Денис Спиридонович поднял голову, и в его глазах, обычно таких острых и насмешливых, засветился теплый, сокровенный огонек, отражение другого, давнего пламени.
– Вошла она. Сначала я увидел лишь силуэт на фоне белёсого осеннего света, наполнявшего сени. Потом она шагнула внутрь, и глаза привыкли. Девушка. Молоденькая совсем, лет восемнадцати от роду. Одеянья простые, поморские: синий домотканый сарафан из грубого льна, поверх – короткая душегрея на заячьем меху, на ногах – берестяные лапти с суконными оборами, а на голове – кубовый платок, сбившийся набок от ветра. И волосы… Тут Калмыков на миг замялся, подбирая слова. – Волосы, выбившиеся из-под платка, были цвета… Как бы сказать. Не рыжего, нет. Это было слишком просто. Это был цвет осенней палой листвы в солнечный день, когда она лежит на земле, еще храня в себе память о дереве. Или цвет пламени, вырывающегося на миг из топки печи, – яркого, живого, золотисто-медного… В руках она несла глиняный горшок, прикрытый тряпицей. Вошла, поставила горшок на грубый деревянный стол, оглядела меня с ног до головы своими ясными, без тени смущения глазами – глазами цвета морской волны в самую добрую погоду – и говорит. Голос не тонкий девичий, а низковатый, грудной, твердый.
– Видать, помирать собрался, жилец. Зря стараешься. Жизнь-то, братец, одна. И дороже всякого серебра. Её тебе Господь вручил, а ты в грязь швырять собрался.
Ломоносов, затаив дыхание, представил эту картину: тёмную, пропахшую плесенью и отчаянием избу, лежащего в лихорадке мужчину и эту девушку, вносящую с собой свет и спокойную, хозяйственную уверенность.
– Я попытался что-то сказать, отмахнуться, прогнать её. Но из горла вырвался лишь хрип. А она уже деловито, без лишней суеты, сняла душегрею, повесила на гвоздь у двери, и стала растапливать печь-каменку, что стояла посередине избы. Подбросила лучину, раздула огонь с помощью деревянного дутого короба. Потом подошла ко мне, наклонилась и положила мне на лоб ладонь. Ладонь была прохладной, шершавой от постоянной работы с сетями, веслами, льдом. Я почувствовал её прикосновение, как что-то невероятно реальное среди бреда. Она покачала головой.

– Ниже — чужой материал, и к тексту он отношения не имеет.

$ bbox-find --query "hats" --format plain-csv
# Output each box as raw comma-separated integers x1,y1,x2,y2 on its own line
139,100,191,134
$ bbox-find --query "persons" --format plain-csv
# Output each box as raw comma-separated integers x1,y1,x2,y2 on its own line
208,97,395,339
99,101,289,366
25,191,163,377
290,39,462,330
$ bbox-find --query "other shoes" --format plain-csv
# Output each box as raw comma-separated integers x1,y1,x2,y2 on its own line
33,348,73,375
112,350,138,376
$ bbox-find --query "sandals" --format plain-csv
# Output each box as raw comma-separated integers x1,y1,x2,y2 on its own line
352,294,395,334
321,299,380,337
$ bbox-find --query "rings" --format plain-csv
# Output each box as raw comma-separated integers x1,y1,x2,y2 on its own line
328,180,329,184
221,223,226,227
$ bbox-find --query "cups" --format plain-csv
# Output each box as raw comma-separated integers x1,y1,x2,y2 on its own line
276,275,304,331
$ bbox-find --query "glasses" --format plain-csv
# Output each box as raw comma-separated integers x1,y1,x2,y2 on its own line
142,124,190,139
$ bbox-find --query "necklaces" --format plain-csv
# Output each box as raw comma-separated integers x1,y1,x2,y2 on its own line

– Горячка, – сказала она просто. – Надо выгонять. Лежи смирно.
И пошла. Куда – я не видел. Вернулась с охапкой каких-то трав: тут и чабрецом горьковатым пахло, и зверобоем, и ещё чем-то, что я не узнал. Стала она в большой сбитой из дощечек ступе толочь их деревянным пестом, и заваривать в жестяном чайничке. Дала отвару немного остыть. Потом подняла мою голову и вливала в меня это горькое, терпкое пойло. Крепко зажала мои челюсти, чтобы не выплюнул. Я пытался сопротивляться, слабо, стесняясь своей немощи перед этой девочкой. А потом сдался. Потому что увидел в её глазах не сентиментальную жалость, не испуг, а ту спокойную, практическую уверенность, с которой хороший мастер берётся за сломанную, но нужную вещь. Как будто она чинила не полумертвого человека, а старую, но крепкую лодку-струг, готовя её к новому плаванию.
Он снова замолчал, и на его лице появилась лёгкая, едва уловимая улыбка.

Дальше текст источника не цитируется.